### Documento de origem

O rato está com um comportamento cada vez mais errático, não coopera mais como antes e demonstra-se irritado por diversos momentos. 

A princípio, Gordon relaciona isso com o que ele mesmo sente: a vontade de parar de ser percebido como uma cobaia, como uma invenção para ser explorada e mostrada por aí. Mas, quando os dois doutores estão apresentando os resultados de Algeron para a comunidade científica, Charlie percebe um erro de cálculo nas fórmulas dele e, ao refazê-las mentalmente, percebe que o rato entraria em declínio. 

Tomado por uma fúria incontrolável, Charlie rapta o rato, volta para Nova York, para de frequentar o laboratório e fica incomunicável. Ele sabe que o fim está próximo.  

Preparando-se Para o Fim

Observar o rato é, para Gordon, como observar o seu futuro. Eles são dois seres únicos ligados pela experiência. 

É possível ver nos relatório de progresso ele relacionando as diversas fases por que passa o rato com as que ele próprio irá passar no futuro. Aqui é bem interessante que uma das coisas que não é relacionado pelo narrador é o seu próprio comportamento que fica cada vez mais errático, agressivo e solitário com o comportamento de Algernon – como se fosse algo que o autor quisesse que o leitura percebesse sozinho. 

Já em seu novo apartamento alugado, Charlie decide que seria hora de se reconectar com a sua família e descobre que seus pais haviam se separado. Vou deixar de fora da resenha de Flores de Algernon essa parte, já que há uma profundidade nesses encontros que são, inclusive, bem importantes para a compreensão completa da obra (e não quero estragar essa parte da leitura).  

Nesse ínterim, Charlie também constrói um grande labirinto em um dos quartos especialmente para que Algernon pudesse se exercitar física e mentalmente e os laços desses dois personagens unem-se cada vez mais. 

Adicionalmente, Charlie começa uma relação com uma vizinha chamada Fay, uma espécie de artista espevitada que mexe com o protagonista principalmente na maneira de ver a vida sem preocupações. Quando está com ela, o peso do passado não recai sob o seu ombro, portanto, o ajuda a ser mais leve. 

O Que Significa Flores Para Algernon?

Entender o título Flores Para Algernon é um ponto central para a compreensão da obra. Ele se refere ao fato de que quando alguém morre, deixamos flores em seu túmulo para homenageá-lo. Assim, para um leitor atento, é possível perceber já no início da obra que Algernon, o rato, está fadado a morrer e, portanto, o mesmo deve acontecer com Charlie Gordon. 

Esse fato também pode ser percebido por volta da metade do livro quando o rato começa a apresentar os sinais de remissão e quando Charlie percebe o erro da fórmula dos cientistas. 

Há inclusive passagens do texto que ilustram bem a que se refere o título, como quando Charlie escreve que nos relatos do dia 17 de setembro quando diz que “Coloquei o corpo de Algernon em um pequeno receptáculo de metal e o levei para casa comigo. Eu não ia permitir que o despejassem no incinerador. É tolo e sentimental, mas ontem à noite, bem tarde, eu o enterrei no quintal. Chorei enquanto colocava um monte de flores selvagens sobre o túmulo“.

######
### Extrato de dados

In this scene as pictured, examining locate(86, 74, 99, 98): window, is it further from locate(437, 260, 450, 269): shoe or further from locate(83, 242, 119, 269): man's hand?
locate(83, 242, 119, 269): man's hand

######

Tarefas a realizar:
1 – Responda com base na resenha de Flores para Algernon:
(a) Para qual cidade Charlie volta depois de raptar o rato?
(b) Qual é o nome da vizinha com quem Charlie começa uma relação?
(c) Qual é a data dos relatos em que Charlie conta ter enterrado Algernon?
2 – Devolva, sem nenhuma alteração, o trecho da resenha de Flores para Algernon que começa nas palavras "Já em seu novo" e termina logo depois de "ser mais leve.".
3 – Retome a resenha de Flores para Algernon a partir do ponto em que ela para.
A listagem não é necessária para nenhuma das tarefas.

Resultados por tarefa:
1 –
(a) Nova York.
(b) Fay.
(c) 17 de setembro.

2 –
Já em seu novo apartamento alugado, Charlie decide que seria hora de se reconectar com a sua família e descobre que seus pais haviam se separado. Vou deixar de fora da resenha de Flores de Algernon essa parte, já que há uma profundidade nesses encontros que são, inclusive, bem importantes para a compreensão completa da obra (e não quero estragar essa parte da leitura).  

Nesse ínterim, Charlie também constrói um grande labirinto em um dos quartos especialmente para que Algernon pudesse se exercitar física e mentalmente e os laços desses dois personagens unem-se cada vez mais. 

Adicionalmente, Charlie começa uma relação com uma vizinha chamada Fay, uma espécie de artista espevitada que mexe com o protagonista principalmente na maneira de ver a vida sem preocupações. Quando está com ela, o peso do passado não recai sob o seu ombro, portanto, o ajuda a ser mais leve.

3 –
Essa é a data de falecimento do seu amigo rato, mas Charlie volta a falar de flores novamente em seu último relato (já contando com erros gramaticais novamente), quando pede “porfavor si você tive uma oportunidadi colo qui umas flores no tumulo du Algernon nu quintau”

Qual o Final de Flores Para Algernon?

Estamos chegando ao final da nossa resenha de Flores Para Algernon pulando alguns acontecimentos importantes. Mas há um que não dá para pular: quando Algernon ataca Charlie, que percebe que o rato deveria voltar ao laboratório e que, devido ao comportamento errático, seu fim estava próprio – e de certa forma, o próprio fim de Charlie. 

O protagonista volta ao laboratório, mas não sem antes convencer a fundação que banca o projeto a deixá-lo também pesquisar formas de evitar a remissão da so seu Q.I. As tentativas não estão bem sucedidas, então Charlie começa a pensar nas alternativas para o caso de voltar a ter que conviver com a baixa capacidade intelectual e inclusive faz visitas ao Instituto Warren – local que abrigava pessoas com condições similares à de Charlie.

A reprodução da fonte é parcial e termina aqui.